Admission: Stefan Quandt, pictured with his mother Johanna, has said his family - including father Herbert - was 'part of the Nazi system' |
He was also
'unscrupulous' in his take-overs of Jewish firms which were forcibly sold for a
pittance to loyal German industrialists such as himself.
'The family
patriarch was part of the Nazi regime', judged the historian in the 1,200 page
study.
'The Quandts
connected themselves inseparably with the crimes of the National Socialists.'
The Quandts
were pressured into commissioning the study after a 2007 TV documentary in
Germany entitled The Silence Of The Quandt Family.
Five days
later, as the press headlines about a fortune built on blood piled up, the
reclusive family announced its full backing for the research project.
At the time
it said: 'The accusations that have been raised against our family have moved
us.
'We
recognize that in our history as a German business family, the years 1933 to
1945 have not been sufficiently cleared up.'
BMW, of
which the Quandts became major shareholders 15 years after the war, was not
implicated in the documentary.
'We were
treated terribly and had to drink water from the toilets.
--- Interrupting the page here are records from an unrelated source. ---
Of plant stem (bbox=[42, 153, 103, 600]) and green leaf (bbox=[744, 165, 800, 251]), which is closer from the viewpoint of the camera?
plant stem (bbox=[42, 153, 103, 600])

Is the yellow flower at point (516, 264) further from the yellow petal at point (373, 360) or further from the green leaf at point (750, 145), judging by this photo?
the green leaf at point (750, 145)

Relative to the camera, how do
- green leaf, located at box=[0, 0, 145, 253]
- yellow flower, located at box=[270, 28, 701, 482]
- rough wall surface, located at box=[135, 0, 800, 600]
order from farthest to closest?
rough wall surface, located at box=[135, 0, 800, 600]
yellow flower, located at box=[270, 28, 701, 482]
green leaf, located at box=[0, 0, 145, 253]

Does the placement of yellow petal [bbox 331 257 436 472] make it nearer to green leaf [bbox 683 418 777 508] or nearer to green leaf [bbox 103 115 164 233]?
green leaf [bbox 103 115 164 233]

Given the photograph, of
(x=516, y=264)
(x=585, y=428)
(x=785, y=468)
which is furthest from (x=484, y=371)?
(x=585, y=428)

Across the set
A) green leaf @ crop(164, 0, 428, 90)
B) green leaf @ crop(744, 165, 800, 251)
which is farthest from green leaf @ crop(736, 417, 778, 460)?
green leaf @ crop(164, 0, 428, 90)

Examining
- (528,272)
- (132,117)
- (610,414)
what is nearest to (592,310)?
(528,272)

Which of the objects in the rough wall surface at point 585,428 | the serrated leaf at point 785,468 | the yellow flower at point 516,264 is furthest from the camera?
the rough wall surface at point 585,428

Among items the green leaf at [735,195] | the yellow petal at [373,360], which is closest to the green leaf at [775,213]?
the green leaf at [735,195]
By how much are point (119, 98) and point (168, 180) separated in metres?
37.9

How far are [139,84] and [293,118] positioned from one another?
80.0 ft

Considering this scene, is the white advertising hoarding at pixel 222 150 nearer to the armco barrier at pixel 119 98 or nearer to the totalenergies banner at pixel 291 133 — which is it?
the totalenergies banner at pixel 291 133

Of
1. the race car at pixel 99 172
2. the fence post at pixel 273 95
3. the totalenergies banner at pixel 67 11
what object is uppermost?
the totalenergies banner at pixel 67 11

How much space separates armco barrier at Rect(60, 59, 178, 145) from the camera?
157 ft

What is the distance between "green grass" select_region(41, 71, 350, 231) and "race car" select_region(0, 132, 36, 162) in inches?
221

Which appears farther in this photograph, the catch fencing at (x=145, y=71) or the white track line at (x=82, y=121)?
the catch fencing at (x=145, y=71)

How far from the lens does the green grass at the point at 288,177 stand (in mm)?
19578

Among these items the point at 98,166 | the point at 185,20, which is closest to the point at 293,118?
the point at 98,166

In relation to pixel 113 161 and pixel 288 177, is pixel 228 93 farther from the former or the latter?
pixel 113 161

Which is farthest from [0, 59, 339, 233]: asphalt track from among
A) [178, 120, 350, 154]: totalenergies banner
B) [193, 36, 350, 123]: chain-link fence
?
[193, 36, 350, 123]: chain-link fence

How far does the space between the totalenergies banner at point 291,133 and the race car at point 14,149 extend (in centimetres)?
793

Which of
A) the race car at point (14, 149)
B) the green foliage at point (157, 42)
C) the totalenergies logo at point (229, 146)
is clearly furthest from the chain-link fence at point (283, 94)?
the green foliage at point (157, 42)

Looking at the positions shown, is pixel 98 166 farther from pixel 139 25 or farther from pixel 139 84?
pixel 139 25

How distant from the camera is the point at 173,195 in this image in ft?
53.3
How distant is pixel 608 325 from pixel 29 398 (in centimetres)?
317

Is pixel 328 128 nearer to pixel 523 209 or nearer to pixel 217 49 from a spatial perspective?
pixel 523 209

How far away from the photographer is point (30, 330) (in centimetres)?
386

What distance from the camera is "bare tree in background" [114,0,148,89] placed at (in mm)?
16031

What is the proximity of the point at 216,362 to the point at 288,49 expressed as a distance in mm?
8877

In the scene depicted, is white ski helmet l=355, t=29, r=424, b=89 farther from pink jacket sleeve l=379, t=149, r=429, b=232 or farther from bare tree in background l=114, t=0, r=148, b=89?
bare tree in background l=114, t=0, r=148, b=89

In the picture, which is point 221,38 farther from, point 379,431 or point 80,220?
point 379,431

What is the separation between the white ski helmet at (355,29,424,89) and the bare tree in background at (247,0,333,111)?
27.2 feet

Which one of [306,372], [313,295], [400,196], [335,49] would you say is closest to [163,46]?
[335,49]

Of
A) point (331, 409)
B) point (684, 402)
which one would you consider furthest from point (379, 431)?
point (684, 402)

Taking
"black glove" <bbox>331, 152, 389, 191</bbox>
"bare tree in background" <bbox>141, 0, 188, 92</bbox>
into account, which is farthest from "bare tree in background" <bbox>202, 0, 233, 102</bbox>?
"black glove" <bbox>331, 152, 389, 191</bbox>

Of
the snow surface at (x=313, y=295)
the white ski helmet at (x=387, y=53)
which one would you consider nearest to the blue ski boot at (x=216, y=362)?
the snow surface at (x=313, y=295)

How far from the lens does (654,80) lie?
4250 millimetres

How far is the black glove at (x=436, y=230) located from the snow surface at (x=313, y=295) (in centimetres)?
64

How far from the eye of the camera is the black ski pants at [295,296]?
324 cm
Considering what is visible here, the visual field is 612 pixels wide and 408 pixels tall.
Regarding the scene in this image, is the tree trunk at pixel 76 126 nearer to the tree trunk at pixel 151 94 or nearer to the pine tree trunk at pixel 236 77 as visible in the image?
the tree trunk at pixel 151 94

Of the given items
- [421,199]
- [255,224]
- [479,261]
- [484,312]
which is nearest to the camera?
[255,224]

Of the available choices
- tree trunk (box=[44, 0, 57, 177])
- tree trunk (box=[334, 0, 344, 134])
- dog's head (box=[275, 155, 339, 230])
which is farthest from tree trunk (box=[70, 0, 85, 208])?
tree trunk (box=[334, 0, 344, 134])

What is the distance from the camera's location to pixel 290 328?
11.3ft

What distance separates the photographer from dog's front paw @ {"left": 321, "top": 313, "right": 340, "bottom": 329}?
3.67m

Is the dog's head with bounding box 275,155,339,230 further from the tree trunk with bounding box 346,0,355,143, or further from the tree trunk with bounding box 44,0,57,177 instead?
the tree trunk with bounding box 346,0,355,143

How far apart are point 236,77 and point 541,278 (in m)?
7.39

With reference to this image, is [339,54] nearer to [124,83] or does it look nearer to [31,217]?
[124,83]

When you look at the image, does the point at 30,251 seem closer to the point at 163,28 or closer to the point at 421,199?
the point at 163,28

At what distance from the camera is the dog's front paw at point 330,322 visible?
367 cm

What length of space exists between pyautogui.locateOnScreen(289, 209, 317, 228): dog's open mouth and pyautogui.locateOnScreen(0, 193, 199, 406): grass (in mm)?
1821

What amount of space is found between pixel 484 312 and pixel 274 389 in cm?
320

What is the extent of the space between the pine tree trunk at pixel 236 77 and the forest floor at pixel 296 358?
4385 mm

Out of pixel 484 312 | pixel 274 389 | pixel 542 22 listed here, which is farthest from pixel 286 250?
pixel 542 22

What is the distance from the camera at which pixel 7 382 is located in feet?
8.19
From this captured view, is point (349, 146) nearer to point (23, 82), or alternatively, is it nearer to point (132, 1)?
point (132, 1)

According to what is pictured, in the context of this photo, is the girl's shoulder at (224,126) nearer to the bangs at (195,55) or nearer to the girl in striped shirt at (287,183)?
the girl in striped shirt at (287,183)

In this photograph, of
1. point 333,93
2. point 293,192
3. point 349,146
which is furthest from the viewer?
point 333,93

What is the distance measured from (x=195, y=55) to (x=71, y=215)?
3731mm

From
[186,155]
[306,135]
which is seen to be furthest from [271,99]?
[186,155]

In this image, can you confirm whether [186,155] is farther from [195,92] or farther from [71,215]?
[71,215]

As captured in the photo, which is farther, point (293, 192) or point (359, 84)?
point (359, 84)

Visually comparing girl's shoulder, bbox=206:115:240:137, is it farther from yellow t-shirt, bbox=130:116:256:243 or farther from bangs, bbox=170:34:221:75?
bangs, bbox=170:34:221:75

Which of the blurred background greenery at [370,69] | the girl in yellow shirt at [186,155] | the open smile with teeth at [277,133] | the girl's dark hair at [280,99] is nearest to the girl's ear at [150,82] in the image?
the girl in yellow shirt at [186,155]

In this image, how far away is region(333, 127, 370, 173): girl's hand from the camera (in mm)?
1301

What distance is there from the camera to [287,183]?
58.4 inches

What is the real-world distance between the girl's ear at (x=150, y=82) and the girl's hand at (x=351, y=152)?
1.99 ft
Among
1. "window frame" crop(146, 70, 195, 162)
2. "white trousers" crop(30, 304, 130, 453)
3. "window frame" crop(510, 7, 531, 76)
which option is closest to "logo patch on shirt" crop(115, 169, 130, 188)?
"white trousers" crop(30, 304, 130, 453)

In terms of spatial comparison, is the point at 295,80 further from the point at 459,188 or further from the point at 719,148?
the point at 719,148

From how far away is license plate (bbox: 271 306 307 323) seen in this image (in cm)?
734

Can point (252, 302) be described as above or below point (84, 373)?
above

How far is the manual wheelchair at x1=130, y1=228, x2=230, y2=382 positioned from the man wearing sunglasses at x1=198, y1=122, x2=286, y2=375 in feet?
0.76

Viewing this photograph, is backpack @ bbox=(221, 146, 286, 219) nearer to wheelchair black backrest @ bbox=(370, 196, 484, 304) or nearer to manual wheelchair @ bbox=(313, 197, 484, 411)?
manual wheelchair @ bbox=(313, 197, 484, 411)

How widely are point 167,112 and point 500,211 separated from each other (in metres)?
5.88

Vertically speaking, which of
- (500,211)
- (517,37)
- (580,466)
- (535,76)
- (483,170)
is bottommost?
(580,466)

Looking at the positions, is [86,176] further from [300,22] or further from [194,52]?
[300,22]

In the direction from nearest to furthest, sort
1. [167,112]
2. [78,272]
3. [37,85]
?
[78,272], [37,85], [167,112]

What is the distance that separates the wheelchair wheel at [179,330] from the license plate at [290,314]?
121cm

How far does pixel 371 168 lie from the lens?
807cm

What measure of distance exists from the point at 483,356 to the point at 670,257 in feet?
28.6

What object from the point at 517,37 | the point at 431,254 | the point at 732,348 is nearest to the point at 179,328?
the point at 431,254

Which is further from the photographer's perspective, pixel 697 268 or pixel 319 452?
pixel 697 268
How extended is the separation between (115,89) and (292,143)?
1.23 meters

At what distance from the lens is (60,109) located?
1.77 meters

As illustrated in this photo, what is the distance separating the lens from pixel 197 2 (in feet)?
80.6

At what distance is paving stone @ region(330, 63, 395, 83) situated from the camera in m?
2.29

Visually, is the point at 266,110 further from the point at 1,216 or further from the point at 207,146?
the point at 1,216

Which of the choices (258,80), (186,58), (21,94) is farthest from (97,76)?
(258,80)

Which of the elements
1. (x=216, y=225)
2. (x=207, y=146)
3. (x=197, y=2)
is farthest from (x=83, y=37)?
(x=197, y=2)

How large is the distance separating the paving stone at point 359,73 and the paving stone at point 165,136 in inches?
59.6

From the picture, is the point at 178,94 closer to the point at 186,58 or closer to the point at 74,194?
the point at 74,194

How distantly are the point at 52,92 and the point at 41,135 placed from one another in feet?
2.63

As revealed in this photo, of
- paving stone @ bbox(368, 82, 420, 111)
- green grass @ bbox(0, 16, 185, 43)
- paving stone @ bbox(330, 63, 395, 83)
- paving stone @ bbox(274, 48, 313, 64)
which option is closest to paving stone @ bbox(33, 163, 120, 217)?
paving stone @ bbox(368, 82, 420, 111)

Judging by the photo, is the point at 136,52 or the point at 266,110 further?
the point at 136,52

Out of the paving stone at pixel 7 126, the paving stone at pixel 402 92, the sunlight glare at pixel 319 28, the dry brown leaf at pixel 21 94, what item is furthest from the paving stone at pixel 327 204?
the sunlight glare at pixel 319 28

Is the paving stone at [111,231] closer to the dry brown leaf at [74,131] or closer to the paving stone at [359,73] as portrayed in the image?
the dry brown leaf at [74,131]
We were also
whipped,' said Takis Mylopoulos, a forced labourer who worked in Quandt's
Hannover plant.
In 1946
Guenther Quandt was arrested and interned. To the surprise of many, he was
judged to be a 'Mitlaufer', or fellow traveller - namely someone who accepted the Nazi ideology
but did not take an active part in crimes.
He was
released in January 1948.
Business interests: The BMW factory in Cowley, Oxfordshire. The Quandt family still owns the majority of shares in luxury car manufacturer BMW |
One of the
prosecutors in the Nuremberg trials, Benjamin Ferencz, now says that if today's
evidence against him had been presented to the court at the time,'Quandt would
have been charged with the same offences as the directors of IG Farben' - the
makers of the gas used to murder the Jews at Auschwitz.
Quandt was
able to re-install himself in the supervisory boards of various German firms
such as Deutsche Bank. He also became an honorary citizen of the University in
Frankfurt in 1951.
He died on
holiday in Cairo on December 30, 1954.